Some things you could try:
Check for any related kernel messages.
Have a look at /sys/kernel/debug/mmc*/err_stats
See if disabling runtime PM for the host controller has any effect.
Enable mmc dynamic debug messages and see if anything looks different.
>
> Without CQE:
>
> # cat /sys/kernel/debug/mmc0/ios
> clock: 198000000 Hz
> actual clock: 198000000 Hz
> vdd: 21 (3.3 ~ 3.4 V)
> bus mode: 2 (push-pull)
> chip select: 0 (don't care)
> power mode: 2 (on)
> bus width: 3 (8 bits)
> timing spec: 10 (mmc HS400 enhanced strobe)

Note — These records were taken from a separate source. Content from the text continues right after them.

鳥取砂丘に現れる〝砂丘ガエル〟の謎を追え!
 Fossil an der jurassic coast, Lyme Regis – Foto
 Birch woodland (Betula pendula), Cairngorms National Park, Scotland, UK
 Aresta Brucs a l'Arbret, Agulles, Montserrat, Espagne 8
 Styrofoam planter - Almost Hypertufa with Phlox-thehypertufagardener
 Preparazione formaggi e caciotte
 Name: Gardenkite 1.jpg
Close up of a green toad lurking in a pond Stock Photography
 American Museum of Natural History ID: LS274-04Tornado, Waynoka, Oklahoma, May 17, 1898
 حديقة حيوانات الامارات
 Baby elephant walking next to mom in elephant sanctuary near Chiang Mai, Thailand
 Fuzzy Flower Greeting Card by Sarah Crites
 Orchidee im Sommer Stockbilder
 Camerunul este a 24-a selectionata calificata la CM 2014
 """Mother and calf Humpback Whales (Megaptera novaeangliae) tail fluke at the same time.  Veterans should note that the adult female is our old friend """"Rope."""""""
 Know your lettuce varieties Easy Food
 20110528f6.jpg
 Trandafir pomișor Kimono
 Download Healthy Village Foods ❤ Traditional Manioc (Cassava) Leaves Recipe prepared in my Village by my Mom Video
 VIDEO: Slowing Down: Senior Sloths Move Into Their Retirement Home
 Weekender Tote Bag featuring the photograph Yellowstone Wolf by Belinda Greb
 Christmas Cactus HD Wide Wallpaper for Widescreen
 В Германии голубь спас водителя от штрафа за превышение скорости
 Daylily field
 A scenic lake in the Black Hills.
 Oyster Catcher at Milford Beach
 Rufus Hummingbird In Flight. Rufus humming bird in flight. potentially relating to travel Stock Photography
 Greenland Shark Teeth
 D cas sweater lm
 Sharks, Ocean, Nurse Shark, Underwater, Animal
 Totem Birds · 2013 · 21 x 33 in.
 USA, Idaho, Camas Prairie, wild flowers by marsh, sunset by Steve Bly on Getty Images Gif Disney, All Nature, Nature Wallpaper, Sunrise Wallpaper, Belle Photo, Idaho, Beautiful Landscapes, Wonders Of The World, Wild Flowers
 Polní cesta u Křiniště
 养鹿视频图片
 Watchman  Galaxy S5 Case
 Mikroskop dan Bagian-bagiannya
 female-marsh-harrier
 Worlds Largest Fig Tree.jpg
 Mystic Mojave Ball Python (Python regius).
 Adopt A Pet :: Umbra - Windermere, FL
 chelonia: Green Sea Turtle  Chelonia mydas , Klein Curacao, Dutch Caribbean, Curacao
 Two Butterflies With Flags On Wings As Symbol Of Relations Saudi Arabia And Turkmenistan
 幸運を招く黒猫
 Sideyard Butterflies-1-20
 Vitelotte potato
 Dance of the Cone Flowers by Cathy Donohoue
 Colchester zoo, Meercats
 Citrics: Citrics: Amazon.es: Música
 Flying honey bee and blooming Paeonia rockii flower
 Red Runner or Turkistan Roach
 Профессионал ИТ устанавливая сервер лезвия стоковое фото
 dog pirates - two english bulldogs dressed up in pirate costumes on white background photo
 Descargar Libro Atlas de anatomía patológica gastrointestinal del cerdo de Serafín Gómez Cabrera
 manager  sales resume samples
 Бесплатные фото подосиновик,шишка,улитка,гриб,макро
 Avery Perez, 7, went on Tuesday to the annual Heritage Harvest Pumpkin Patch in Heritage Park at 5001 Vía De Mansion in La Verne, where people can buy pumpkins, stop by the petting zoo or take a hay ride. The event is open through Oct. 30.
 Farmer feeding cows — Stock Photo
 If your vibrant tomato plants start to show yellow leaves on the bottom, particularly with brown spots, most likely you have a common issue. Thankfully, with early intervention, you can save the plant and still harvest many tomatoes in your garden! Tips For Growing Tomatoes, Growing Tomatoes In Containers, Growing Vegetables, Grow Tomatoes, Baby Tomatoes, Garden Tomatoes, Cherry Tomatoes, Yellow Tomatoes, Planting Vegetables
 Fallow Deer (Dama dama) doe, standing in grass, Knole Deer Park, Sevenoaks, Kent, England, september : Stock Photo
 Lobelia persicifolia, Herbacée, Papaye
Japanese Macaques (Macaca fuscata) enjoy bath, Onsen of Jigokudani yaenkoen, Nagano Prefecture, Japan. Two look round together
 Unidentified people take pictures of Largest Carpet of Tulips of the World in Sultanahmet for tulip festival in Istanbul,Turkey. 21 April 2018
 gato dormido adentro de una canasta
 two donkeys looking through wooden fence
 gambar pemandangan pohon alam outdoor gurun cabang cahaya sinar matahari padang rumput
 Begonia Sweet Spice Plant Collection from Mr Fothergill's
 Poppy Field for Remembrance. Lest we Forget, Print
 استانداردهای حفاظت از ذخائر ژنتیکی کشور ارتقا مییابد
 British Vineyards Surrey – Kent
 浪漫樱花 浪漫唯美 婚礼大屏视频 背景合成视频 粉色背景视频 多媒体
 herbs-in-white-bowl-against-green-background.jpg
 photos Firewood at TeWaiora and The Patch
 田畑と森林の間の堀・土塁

> signal voltage: 1 (1.80 V)
> driver type: 0 (driver type B)
>
> # fio --filename=/dev/mmcblk0 --direct=1 --rw=randread --bs=1M
> --ioengine=sync --iodepth=256 --size=4G --numjobs=1 --group_reporting
> --name=iops-test-job --eta-newline=1 --readonly
> iops-test-job: (g=0): rw=randread, bs=(R) 1024KiB-1024KiB, (W)
> 1024KiB-1024KiB, (T) 1024KiB-1024KiB, ioengine=sync, iodepth=256
> fio-3.34
> Starting 1 process
> note: both iodepth >= 1 and synchronous I/O engine are selected, queue
> depth will be capped at 1
> Jobs: 1 (f=1): [r(1)][15.0%][r=209MiB/s][r=209 IOPS][eta 00m:17s]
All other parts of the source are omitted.